Me quedé tan estupefacta que lancé un violento grito; pero antes de que pudiera volverme, ante mis ojos pasó una llama, una detonación me aturdió, y vi al hombre rodar por el suelo como un lobo que recibe una bala.

Lancé agudos clamores, espantada, asaltada por la locura; y entonces una mano furiosa, la de Hervé, me asió por la garganta. Fui derribada, y después alzada en sus robustos brazos. Corrió, llevándome en vilo, hacia el cuerpo tendido sobre la hierba, y me arrojó sobre él, violentamente, como si hubiera querido romperme la cabeza.

Me sentí perdida; iba a matarme; y ya alzaba sobre mi frente su tacón, cuando a su vez fue sujetado y derribado, sin que yo hubiese entendido aún lo que estaba ocurriendo.

Me alcé bruscamente y vi, de rodillas sobre él, a Paquita, mi criada, que, aferrada a él como un gato furioso, crispada, enloquecida, le arrancaba la barba, el bigote y la piel del rostro.

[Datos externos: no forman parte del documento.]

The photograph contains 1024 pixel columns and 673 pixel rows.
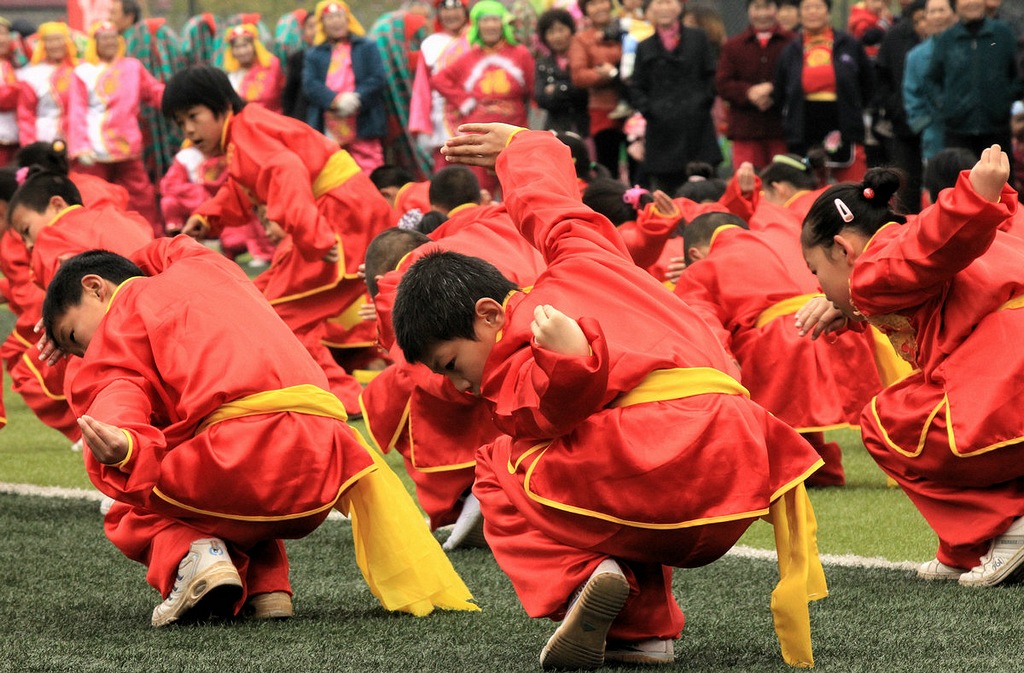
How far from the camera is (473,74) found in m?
10.7

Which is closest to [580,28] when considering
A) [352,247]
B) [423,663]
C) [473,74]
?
[473,74]

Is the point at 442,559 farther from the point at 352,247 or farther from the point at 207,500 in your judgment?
the point at 352,247

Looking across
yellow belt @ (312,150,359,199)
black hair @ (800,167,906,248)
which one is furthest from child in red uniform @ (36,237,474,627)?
yellow belt @ (312,150,359,199)

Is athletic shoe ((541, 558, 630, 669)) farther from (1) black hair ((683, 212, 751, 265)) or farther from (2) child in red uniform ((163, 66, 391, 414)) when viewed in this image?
(2) child in red uniform ((163, 66, 391, 414))

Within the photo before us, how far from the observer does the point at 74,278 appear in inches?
152

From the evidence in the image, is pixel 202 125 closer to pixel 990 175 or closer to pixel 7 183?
pixel 7 183

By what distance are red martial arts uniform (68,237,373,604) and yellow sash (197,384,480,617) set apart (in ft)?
0.16

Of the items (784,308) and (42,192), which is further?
(42,192)

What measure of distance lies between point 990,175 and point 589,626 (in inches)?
49.8

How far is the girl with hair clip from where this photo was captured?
12070 mm

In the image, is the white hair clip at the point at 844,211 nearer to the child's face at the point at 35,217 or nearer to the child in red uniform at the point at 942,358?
the child in red uniform at the point at 942,358

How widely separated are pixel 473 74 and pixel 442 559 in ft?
23.6

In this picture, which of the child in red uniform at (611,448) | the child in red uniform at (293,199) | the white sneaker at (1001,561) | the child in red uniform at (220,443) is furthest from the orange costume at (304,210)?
the white sneaker at (1001,561)

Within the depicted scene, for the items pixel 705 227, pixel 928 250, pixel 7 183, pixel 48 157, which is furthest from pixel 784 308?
pixel 7 183
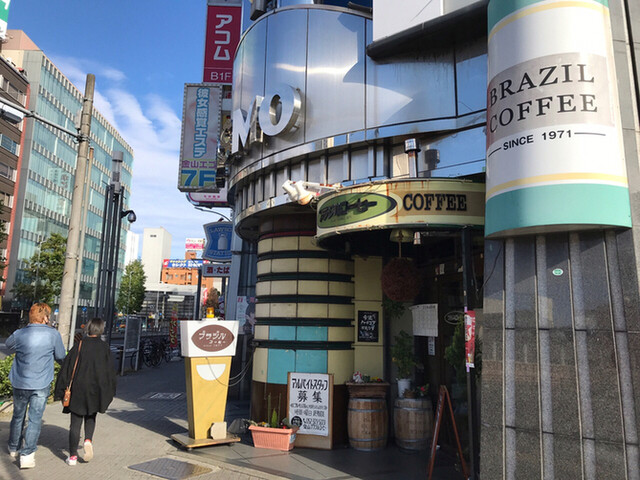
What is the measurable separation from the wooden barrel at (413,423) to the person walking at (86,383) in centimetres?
451

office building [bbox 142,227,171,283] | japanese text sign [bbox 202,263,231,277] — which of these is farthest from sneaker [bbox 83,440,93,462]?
office building [bbox 142,227,171,283]

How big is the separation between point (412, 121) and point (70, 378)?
612 centimetres

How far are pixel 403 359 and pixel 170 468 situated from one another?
408 cm

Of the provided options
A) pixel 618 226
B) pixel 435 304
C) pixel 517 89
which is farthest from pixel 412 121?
pixel 618 226

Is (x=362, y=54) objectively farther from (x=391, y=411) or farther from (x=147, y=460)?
(x=147, y=460)

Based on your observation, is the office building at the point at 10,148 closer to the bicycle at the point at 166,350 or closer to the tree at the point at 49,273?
the tree at the point at 49,273

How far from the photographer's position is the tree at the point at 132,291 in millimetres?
74438

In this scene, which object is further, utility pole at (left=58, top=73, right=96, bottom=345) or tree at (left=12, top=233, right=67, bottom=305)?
tree at (left=12, top=233, right=67, bottom=305)

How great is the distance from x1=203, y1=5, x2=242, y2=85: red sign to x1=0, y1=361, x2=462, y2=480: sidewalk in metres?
11.2

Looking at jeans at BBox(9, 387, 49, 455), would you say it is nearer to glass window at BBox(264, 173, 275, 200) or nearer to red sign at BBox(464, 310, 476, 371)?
glass window at BBox(264, 173, 275, 200)

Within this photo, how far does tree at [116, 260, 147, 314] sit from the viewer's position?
74.4 m

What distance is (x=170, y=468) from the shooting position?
6.92 m

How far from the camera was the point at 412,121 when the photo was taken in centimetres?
783

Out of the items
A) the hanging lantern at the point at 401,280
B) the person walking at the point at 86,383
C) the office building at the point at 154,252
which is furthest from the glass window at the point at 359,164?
the office building at the point at 154,252
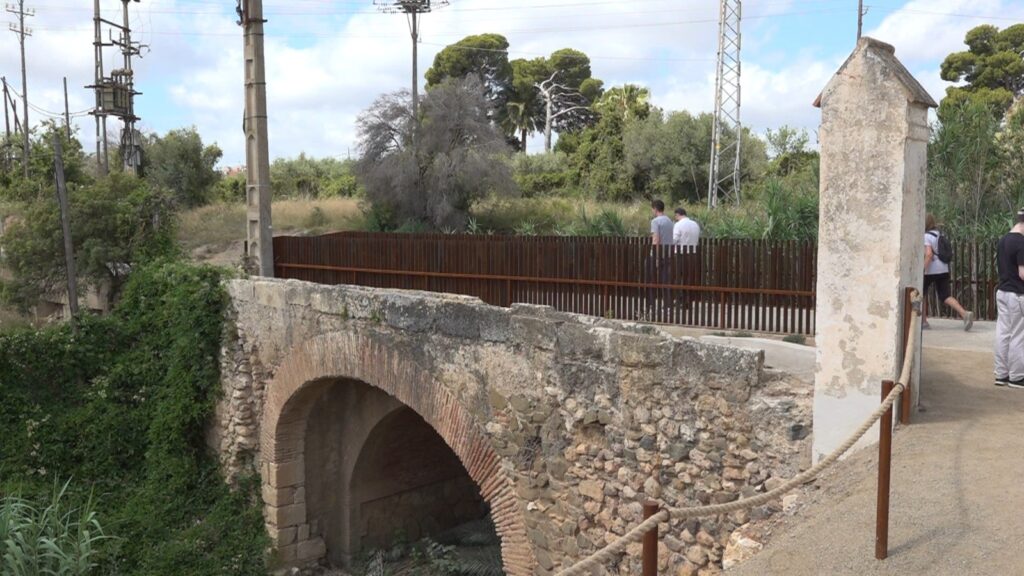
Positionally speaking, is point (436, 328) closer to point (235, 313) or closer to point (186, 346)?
point (235, 313)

Después, como asaltada bruscamente por otra idea, se levantó y, arrojándose sobre el cadáver, lo estrechó entre sus brazos, besándolo en los ojos, en la boca, abriendo con sus labios los labios muertos, buscando en ellos un hálito, y la profunda caricia de los amantes.

Mi marido, en pie, la miraba. Comprendió y, cayendo a mis pies:

—¡Oh! perdón, querida mía; sospeché de ti y he matado al amante de esta muchacha; mi guarda me ha engañado.

Yo, por mi parte, miraba los extraños besos de aquel muerto y aquella viviente; y los sollozos de ella, y sus sobresaltos de amor desesperado.

Y en ese momento comprendí que le sería infiel a mi marido.